◆ **DATASET CONTENT**
....
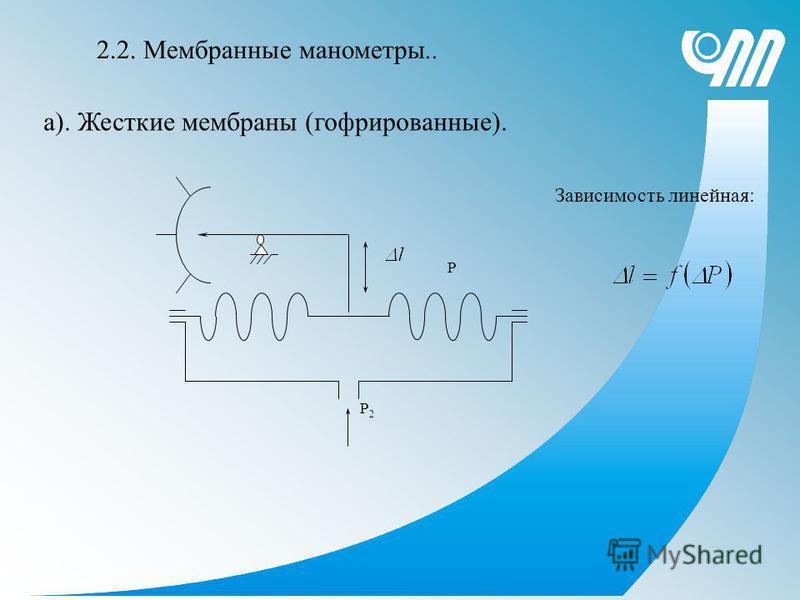2.2. Мембранные манометры.. а). Жесткие мембраны (гофрированные). Р Р2Р2 Зависимость линейная:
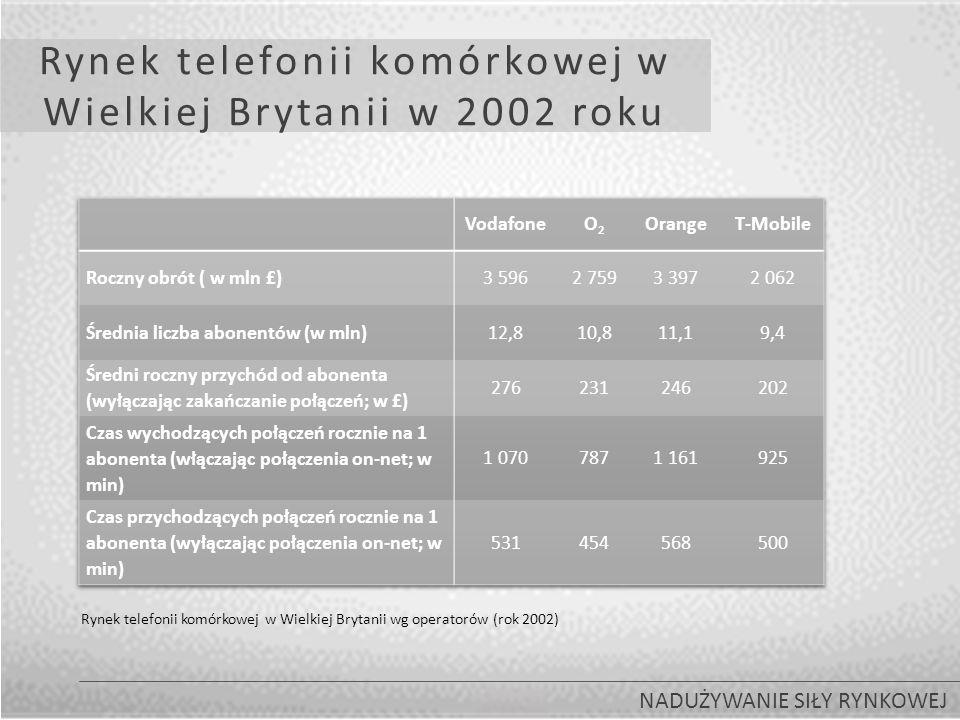 Rynek telefonii komórkowej w Wielkiej Brytanii w 2002 roku NADUŻYWANIE SIŁY RYNKOWEJ Rynek telefonii komórkowej w Wielkiej Brytanii wg operatorów (rok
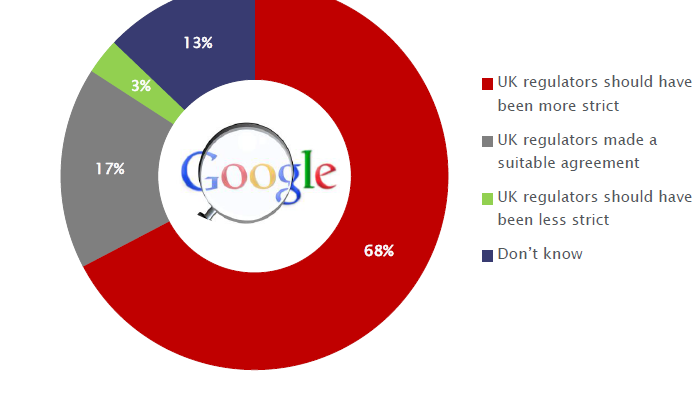 UK attitudes to online privacy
....
◆ **TO DO**
Could you return the whole listing exactly, images excluded?

◆ **EXPECTED OUTPUT**
2.2. Мембранные манометры.. а). Жесткие мембраны (гофрированные). Р Р2Р2 Зависимость линейная:
 Rynek telefonii komórkowej w Wielkiej Brytanii w 2002 roku NADUŻYWANIE SIŁY RYNKOWEJ Rynek telefonii komórkowej w Wielkiej Brytanii wg operatorów (rok
 UK attitudes to online privacy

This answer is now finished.